(WRITTEN INSTRUCTION) Locate "How far are" in the listing. Transcribe the line that contains it and every line that follows, through the last, omitting all pictures.

(RECORDS SUPPLIED)
::::::
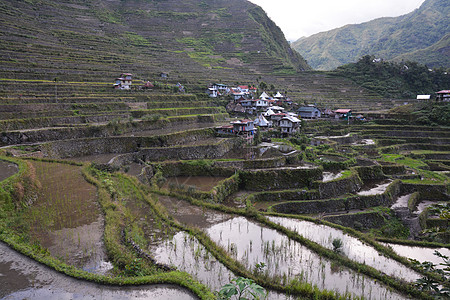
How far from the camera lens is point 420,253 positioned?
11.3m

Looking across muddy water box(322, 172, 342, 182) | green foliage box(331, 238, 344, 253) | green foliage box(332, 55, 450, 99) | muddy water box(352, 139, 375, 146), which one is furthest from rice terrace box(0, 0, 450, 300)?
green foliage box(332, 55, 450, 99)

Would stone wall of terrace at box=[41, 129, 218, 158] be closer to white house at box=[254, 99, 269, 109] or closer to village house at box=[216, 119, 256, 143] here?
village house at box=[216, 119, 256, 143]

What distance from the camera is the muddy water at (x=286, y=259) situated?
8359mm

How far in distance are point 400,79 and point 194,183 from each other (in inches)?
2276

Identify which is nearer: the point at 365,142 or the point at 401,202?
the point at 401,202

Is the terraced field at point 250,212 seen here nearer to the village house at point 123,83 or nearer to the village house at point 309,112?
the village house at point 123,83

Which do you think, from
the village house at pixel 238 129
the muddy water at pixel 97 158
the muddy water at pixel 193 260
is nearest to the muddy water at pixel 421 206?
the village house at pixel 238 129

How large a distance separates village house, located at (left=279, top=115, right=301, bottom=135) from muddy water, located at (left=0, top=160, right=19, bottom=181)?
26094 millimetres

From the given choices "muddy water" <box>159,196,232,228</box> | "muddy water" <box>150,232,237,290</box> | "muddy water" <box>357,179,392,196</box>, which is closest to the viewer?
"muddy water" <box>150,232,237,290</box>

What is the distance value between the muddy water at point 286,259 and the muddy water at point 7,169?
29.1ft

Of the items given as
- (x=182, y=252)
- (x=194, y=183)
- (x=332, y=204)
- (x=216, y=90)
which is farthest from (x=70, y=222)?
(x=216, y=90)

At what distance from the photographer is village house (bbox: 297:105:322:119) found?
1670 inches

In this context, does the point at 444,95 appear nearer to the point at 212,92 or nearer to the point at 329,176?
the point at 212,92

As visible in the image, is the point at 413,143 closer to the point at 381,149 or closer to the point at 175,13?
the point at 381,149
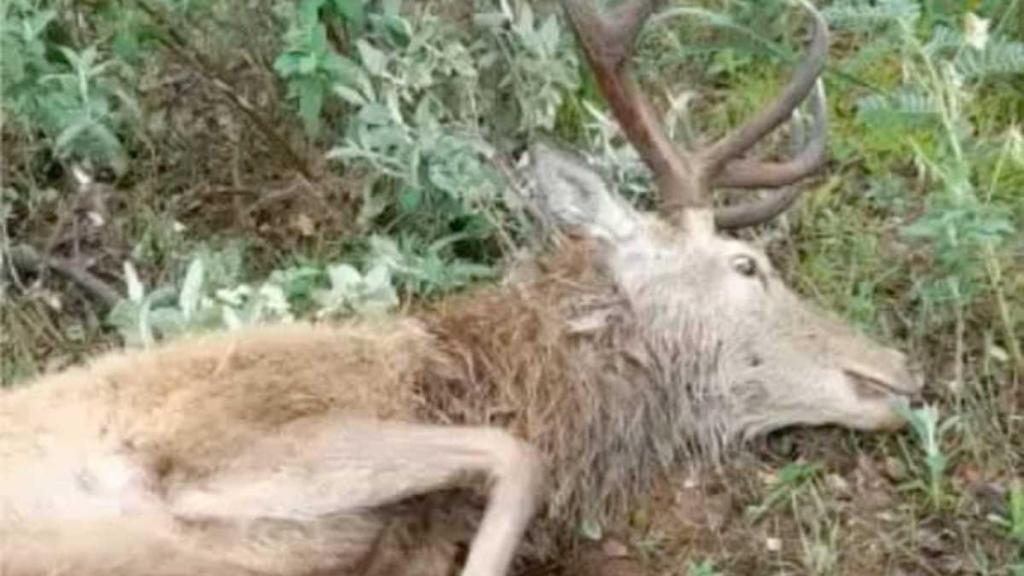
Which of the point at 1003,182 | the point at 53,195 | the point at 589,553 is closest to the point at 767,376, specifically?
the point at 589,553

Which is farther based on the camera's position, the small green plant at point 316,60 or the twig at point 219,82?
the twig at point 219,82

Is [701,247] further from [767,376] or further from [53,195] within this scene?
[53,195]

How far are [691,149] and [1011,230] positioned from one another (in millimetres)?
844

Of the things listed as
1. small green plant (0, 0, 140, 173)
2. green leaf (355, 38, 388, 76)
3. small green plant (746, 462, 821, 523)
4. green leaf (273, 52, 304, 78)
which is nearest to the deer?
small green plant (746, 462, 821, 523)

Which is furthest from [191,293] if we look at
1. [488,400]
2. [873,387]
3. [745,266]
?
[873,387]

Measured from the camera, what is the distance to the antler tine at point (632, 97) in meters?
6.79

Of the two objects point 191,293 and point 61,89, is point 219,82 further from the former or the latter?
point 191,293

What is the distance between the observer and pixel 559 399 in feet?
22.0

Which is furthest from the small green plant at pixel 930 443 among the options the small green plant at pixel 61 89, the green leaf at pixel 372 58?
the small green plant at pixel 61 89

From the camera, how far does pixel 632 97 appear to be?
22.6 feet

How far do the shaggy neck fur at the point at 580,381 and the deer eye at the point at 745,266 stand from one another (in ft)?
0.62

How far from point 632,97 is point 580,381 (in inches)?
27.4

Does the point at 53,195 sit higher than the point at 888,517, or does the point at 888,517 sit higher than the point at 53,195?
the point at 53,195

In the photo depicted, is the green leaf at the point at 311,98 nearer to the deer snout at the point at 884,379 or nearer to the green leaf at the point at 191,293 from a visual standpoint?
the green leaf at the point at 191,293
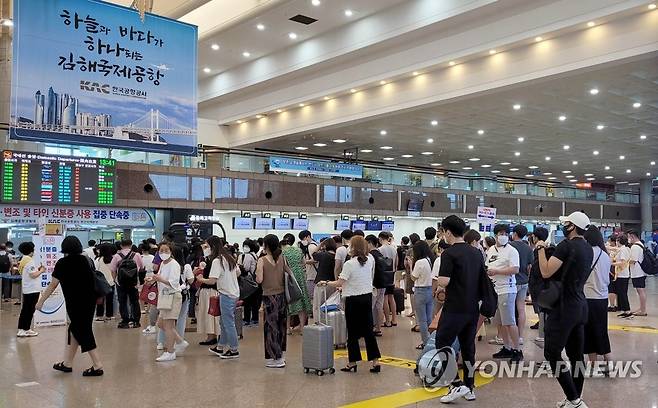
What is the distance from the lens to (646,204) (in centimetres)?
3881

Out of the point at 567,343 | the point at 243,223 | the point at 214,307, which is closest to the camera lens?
::::::
(WRITTEN ANSWER)
How far are [691,149] and [1011,230] positioned from one another (in millimetres)?
844

Of the things listed as
1. small green plant (0, 0, 140, 173)
2. green leaf (355, 38, 388, 76)
3. small green plant (746, 462, 821, 523)
4. green leaf (273, 52, 304, 78)
which is nearest to the deer?
small green plant (746, 462, 821, 523)

Which is furthest from [191,293] if we look at
1. [488,400]
2. [873,387]
3. [745,266]
?
[873,387]

Measured from the camera, what is the distance to the antler tine at point (632, 97) in meters?
6.79

Of the two objects point 191,293 and point 61,89, is point 219,82 further from the former or the latter?
point 191,293

What is the distance between the observer and pixel 559 399 in feet?
22.0

Which is furthest from the small green plant at pixel 930 443 among the options the small green plant at pixel 61 89, the green leaf at pixel 372 58?
the small green plant at pixel 61 89

From the camera, how far does pixel 632 97 appear to be?
22.6 feet

How far do the shaggy neck fur at the point at 580,381 and the deer eye at the point at 745,266 stand from one another (in ft)?
0.62

How far from point 632,97 is point 580,381 (in inches)?
27.4

Does the point at 53,195 sit higher than the point at 888,517, or does the point at 888,517 sit higher than the point at 53,195?
the point at 53,195

In the photo depicted, is the green leaf at the point at 311,98 nearer to the deer snout at the point at 884,379 or nearer to the green leaf at the point at 191,293 from a visual standpoint?
the green leaf at the point at 191,293
What is the distance from the lens to (646,204) (in centimetres)?
3881

Out of the point at 567,343 | the point at 243,223 | the point at 214,307, which is closest to the camera lens?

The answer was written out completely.